MOKV, Grandson Of ‘Star Wars’: Enemy Nuclear Missiles To Be Shot Down By Tiny, Toaster-Sized ‘Kill Vehicles’


The U.S. military is working on a “robust missile defense system” that, when deployed in space, will feature a vast array of small, toaster-sized satellite vehicles capable of shooting down enemy nuclear missiles from space long before they can reach their designated targets. Called the MOKV (Multi-Object Kill Vehicle), the weapon will act as a dispersal agent, a delivery component with any number of the small “killer” vehicles as cargo until said cargo reaches certain respected drop-off postings.

Seeker reported that last year, the U.S. Missile Defense Agency awarded contracts to defense contractors Raytheon, Lockheed-Martin, and Boeing to start drawing up designs for what is known as a “Multi-Object Kill Vehicle,” or, to bow to the military’s penchant for acronyms, an MOKV. These vehicles would have the capability of destroying several objects in space with each single launch.

John Pike, director of GlobalSecurity.org, told Seeker that the size of the missile interceptors had decreased dramatically over the last decade.

“Ten years ago, we had a single kill vehicle on a single interceptor. Kill vehicles today are the size of a toaster… This MOKV program is the latest iteration.”

Raytheon has plans to display its candidate in a concept review this month. The defense contractor’s idea consists of placing a payload of multiple MOKVs onto a single missile launch. Each MOKV would be independently outfitted with sensors, a steering and propulsion system, and communications equipment, allowing the small weapons to stalk an individual target and hit it. The transfer of kinetic force alone will destroy the targeted object, effectively “killing” the target while in space. According to Pike, the MOKV will strike at such a trajectory as to send the resulting missile debris into the Earth’s atmosphere, where it will burn up on its re-entry.

As noted, such a defense system is comprised of more kill vehicles than anything designed in the past, making said system a far more efficient defensive — and protective — armament than its grandfather, the Strategic Defense Initiative (SDI). A product of the Ronald Reagan administration, SDI, or “Star Wars” as the media mockingly referred to the then as yet unfeasible anti-ballistic missile defense system, was to be the first line of defense against first-strike antagonists with Multiple Independently Targetable Re-entry Vehicles (MIRVs). Bill Clinton’s administration inherited the “Star Wars” initiative and renamed it the Ballistic Missile Defense Organization in 1993. In 2002, with George W. Bush in the White House, the initiative was bestowed with its current moniker, the Missile Defense Agency.

The Missile Defense Agency has commissioned a system to be built that will deploy a number of assets to strike multiple targets, delivered by a single launch. [Image by honglouwawa/Shutterstock]
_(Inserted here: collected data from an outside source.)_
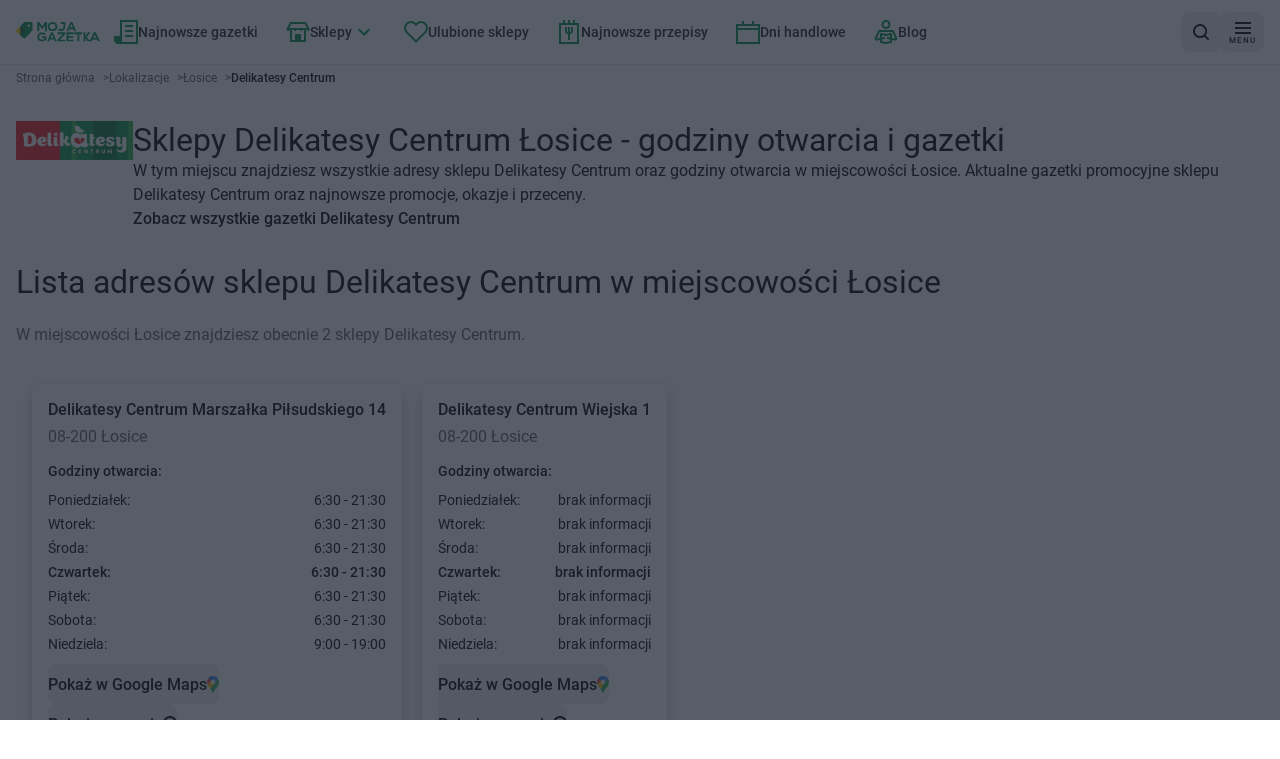

--- FILE ---
content_type: text/css; charset=UTF-8
request_url: https://mojagazetka.com/_next/static/css/8c4d71fc86053888.css
body_size: -1022
content:
@keyframes fadeIn{0%{opacity:0}to{opacity:1}}@keyframes fadeOut{0%{opacity:1}to{opacity:0}}.animation--fade-in{animation:fadeIn .5s forwards}.animation--fade-out{animation:fadeOut .5s forwards}@keyframes slideIn{0%{transform:translateY(16px)}to{transform:translateY(0)}}@keyframes slideOut{0%{transform:translateY(0)}to{transform:translateY(16px)}}.animation--slide-in{animation:slideIn .5s forwards}.animation--slide-out{animation:slideOut .5s forwards}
And as unfeasible as the “Star Wars” initiative may have been in 1984, advances in technology over the intervening years — computers, miniaturization, propulsion, weaponry — has provided the military with the capabilities it lacked three decades ago.

During the same period, countries like China, Russia, and even Iran have developed far more sophisticated MIRVs, according to the Sun. These vehicles, each with the capability of carrying multiple nuclear warheads, have been confirmed to exist.

The planned MOKV (Multiple-Object Kill Vehicle) is the planned defensive counter to potential antagonists’ MIRV (Multiple Independently targetable Reentry Vehicle) missiles. [Image by ID1974/Shutterstock]

“Both China and Russia possess the MIRV capability for their ballistic missiles,” independent consultant Debalina Ghoshal wrote in a report for the Federation of American Scientists in June. “In 2014, reports confirmed that Iran too had developed Multiple Re-entry Vehicles (MRVs) for their ballistic missiles. Cold War literature suggests that MIRVs are first strike weapons and could be strategically destabilizing. The United States realizes these threats and is working towards a robust missile defense system.”

As warfare extends its domain into space, the components of its actualization are preceding it. Foremost among such components, of course, are satellites, which can be disguised as telecommunications and weather craft (and actually perform those functions while they await a perceived threat). As CNN revealed in its latest special report, “War In Space: The Next Battlefield,” China, Russia, and the United States are all working on gaining military advantage of near space. The Inquisitr reported that all actors in what amounts to a new arms race in space have entered the arena with the hollow protestations of either practical applications of their new space assets or spun the weapons as being purely defensive.

The MOKV now becomes part of the expanding list of weapons to be potentially used in space. When deployed, Ronald Reagan’s grand vision of an actual space-based defensive anti-ballistic missile system to safeguard the U.S., albeit the grandson to SDI (“Star Wars”), will finally be realized.